ASSIGNMENT | Copy every entry as is. Leave images out.

Start of INFORMATION

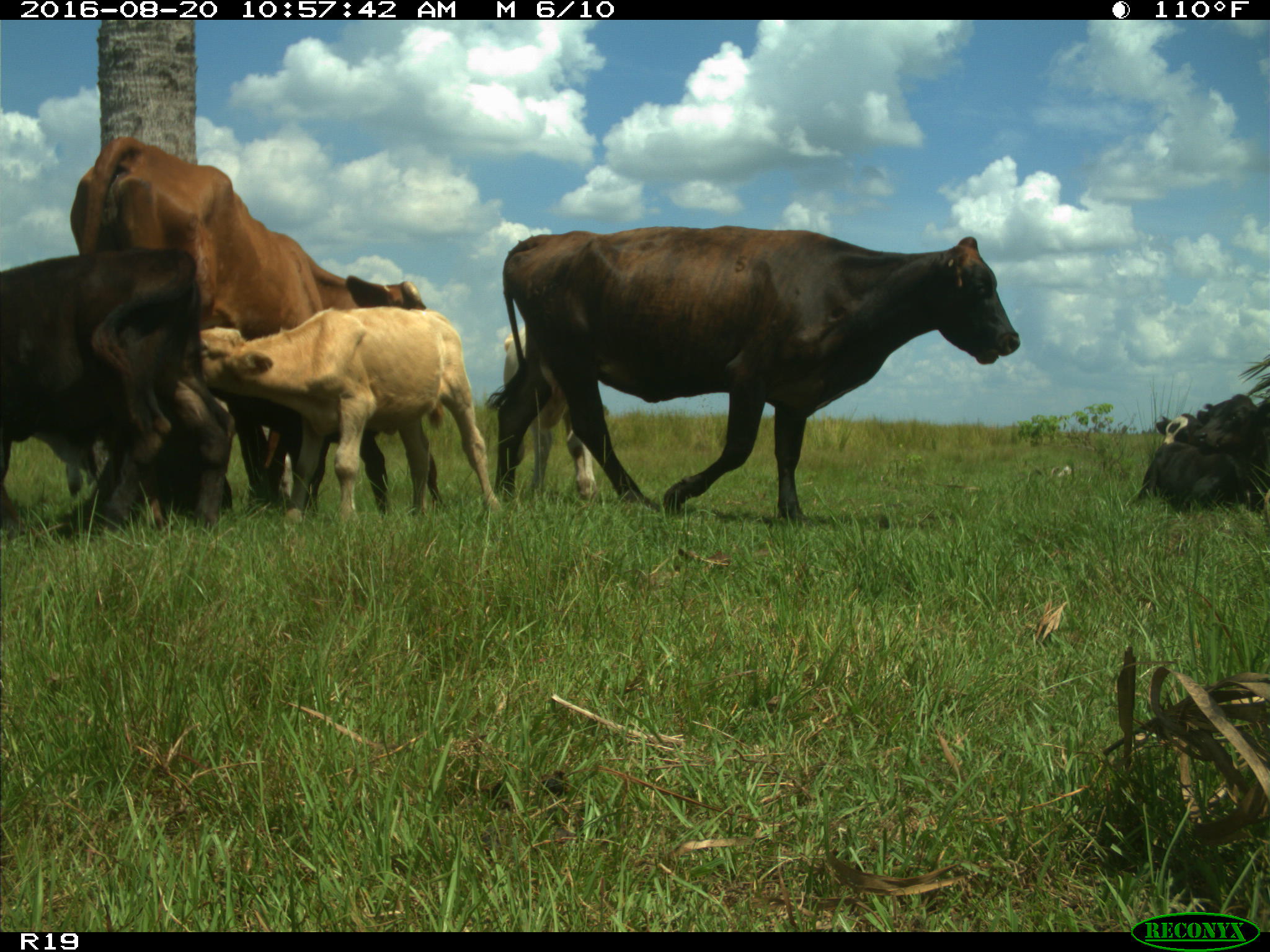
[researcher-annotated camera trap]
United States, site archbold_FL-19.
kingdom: Animalia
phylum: Chordata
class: Mammalia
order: Artiodactyla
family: Bovidae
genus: Bos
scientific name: Bos taurus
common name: domestic cow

End of INFORMATION

YOUR RESPONSE |
[researcher-annotated camera trap]
United States, site archbold_FL-19.
kingdom: Animalia
phylum: Chordata
class: Mammalia
order: Artiodactyla
family: Bovidae
genus: Bos
scientific name: Bos taurus
common name: domestic cow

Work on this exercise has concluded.